The euro remains fairly steady, consolidating near three-week highs, while the pound retreated from three-month highs, weighed by weak manufacturing data and the increasing uncertainty about the Brexit just a few weeks ahead of the deadline.
This week we will have a rather thin calendar, with the exception of the monetary policy decisions of the Bank of England and the Reserve Bank of Australia and Fed Powell’s speech.
- EUR/USD pares losses and returns above 1.1400
- GBP/USD: pulling back from 1.3215 highs
- EUR/GBP bounces up at 0.8620, approaches 0.8800
- USD/JPY: support at 108.50
Main events this week:
The US calendar will be light this week, On Monday the US Census Bureau will release November’s factory orders. This is a leading indicator of industrial activity which is expected to have improved after a sharp decline in the previous month. Another positive reading in the manufacturing r sector might improve the confidence on the US economy and increase buying pressure on the US dollar.
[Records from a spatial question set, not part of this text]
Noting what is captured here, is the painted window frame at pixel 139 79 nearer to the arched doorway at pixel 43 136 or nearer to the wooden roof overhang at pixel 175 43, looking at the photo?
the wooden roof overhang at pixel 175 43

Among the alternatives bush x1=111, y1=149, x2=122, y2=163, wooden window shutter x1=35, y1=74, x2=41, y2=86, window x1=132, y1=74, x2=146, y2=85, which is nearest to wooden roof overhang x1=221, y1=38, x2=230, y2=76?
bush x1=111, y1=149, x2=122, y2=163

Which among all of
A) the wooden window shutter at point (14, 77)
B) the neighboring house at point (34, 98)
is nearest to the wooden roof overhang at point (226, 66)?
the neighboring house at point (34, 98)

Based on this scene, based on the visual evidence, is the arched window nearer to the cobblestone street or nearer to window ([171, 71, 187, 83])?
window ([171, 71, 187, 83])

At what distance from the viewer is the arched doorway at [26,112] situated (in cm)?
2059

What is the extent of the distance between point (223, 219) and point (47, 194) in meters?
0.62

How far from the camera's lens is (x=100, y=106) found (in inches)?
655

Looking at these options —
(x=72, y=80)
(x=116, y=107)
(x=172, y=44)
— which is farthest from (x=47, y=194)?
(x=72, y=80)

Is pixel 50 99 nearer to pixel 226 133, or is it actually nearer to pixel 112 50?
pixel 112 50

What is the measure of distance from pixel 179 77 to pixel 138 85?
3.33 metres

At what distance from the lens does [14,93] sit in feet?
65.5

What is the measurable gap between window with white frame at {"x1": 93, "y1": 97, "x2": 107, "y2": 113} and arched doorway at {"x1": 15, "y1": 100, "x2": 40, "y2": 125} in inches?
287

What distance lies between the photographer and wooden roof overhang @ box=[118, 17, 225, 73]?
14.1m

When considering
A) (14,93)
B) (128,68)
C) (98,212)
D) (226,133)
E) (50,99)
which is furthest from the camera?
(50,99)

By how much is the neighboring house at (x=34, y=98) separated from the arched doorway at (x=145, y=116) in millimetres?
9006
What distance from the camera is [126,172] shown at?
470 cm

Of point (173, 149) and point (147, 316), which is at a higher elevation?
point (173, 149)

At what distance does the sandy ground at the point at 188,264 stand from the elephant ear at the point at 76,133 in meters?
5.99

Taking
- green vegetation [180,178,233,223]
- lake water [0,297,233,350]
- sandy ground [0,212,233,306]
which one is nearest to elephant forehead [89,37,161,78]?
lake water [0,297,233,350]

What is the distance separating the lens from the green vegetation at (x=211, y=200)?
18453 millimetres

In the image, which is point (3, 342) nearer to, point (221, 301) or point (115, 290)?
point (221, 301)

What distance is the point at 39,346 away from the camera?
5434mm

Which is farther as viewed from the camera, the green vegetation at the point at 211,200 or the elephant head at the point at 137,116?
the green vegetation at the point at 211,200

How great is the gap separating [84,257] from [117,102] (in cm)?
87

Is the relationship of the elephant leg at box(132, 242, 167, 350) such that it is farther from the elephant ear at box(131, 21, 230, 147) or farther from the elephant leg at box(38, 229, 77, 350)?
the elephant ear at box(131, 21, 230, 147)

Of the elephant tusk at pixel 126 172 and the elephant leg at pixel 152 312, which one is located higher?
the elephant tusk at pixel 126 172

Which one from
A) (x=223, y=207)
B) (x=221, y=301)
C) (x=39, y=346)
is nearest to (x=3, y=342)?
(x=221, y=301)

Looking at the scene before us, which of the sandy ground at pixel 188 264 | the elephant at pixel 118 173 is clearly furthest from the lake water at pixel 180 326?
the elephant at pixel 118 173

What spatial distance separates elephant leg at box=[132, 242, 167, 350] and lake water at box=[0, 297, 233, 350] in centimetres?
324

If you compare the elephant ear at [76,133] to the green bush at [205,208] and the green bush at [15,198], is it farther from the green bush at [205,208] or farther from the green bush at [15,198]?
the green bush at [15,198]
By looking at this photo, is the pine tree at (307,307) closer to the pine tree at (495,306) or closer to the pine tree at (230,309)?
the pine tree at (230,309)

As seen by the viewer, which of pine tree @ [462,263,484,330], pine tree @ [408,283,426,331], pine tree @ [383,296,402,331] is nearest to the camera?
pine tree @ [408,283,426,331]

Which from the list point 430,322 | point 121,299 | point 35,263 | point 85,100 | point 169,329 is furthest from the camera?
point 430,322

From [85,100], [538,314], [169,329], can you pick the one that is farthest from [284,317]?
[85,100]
On Tuesday the ISM Institute will release the non-manufacturing PMI Index, which is expected to have ticked down, yet at levels consistent with healthy business activity. Unless there is a surprise, we do not expect this indicator to trigger any relevant volatility.
On Thursday, the market will be attentive to Fed chairman Powell’s speech. With the investors assimilating a dovish shift on the bank’s rate hike path, Powell’s comments on the near-term monetary policy plans might have a relevant impact on US dollar volatility.
In the Eurozone calendar, the only event worth mentioning this week will be January’s Markit Services PMI index which is expected to confirm that the sector’s activity slowed down to its weakest pace in six years. The impact on the euro is likely to be neutral to negative.
The UK, calendar opens on Tuesday with the Markit Services PMI Index. Services activity is expected to have slowed down considerably in the UK, which might add concerns to the uncertain situation regarding the future relationship with the EU, and might increase negative pressure on the pound.
The main event in the UK this week will be the BoE Monetary Policy Decision. The Bank is expected to leave its bank rate unchanged at 0.5% and maintain their “wait and see” stance, at least until the Brexit situation clarifies. The impact on the pound, if any, will come from the BoE officials’ views about the economic outlook.
On Tuesday, the RBA will release its monetary policy decision. The Bank is widely expected to maintain its benchmark rate at the current 1.5%, thus, the focus will be on the ensuing monetary policy statement for some insight into the Banks’ monetary policy plans.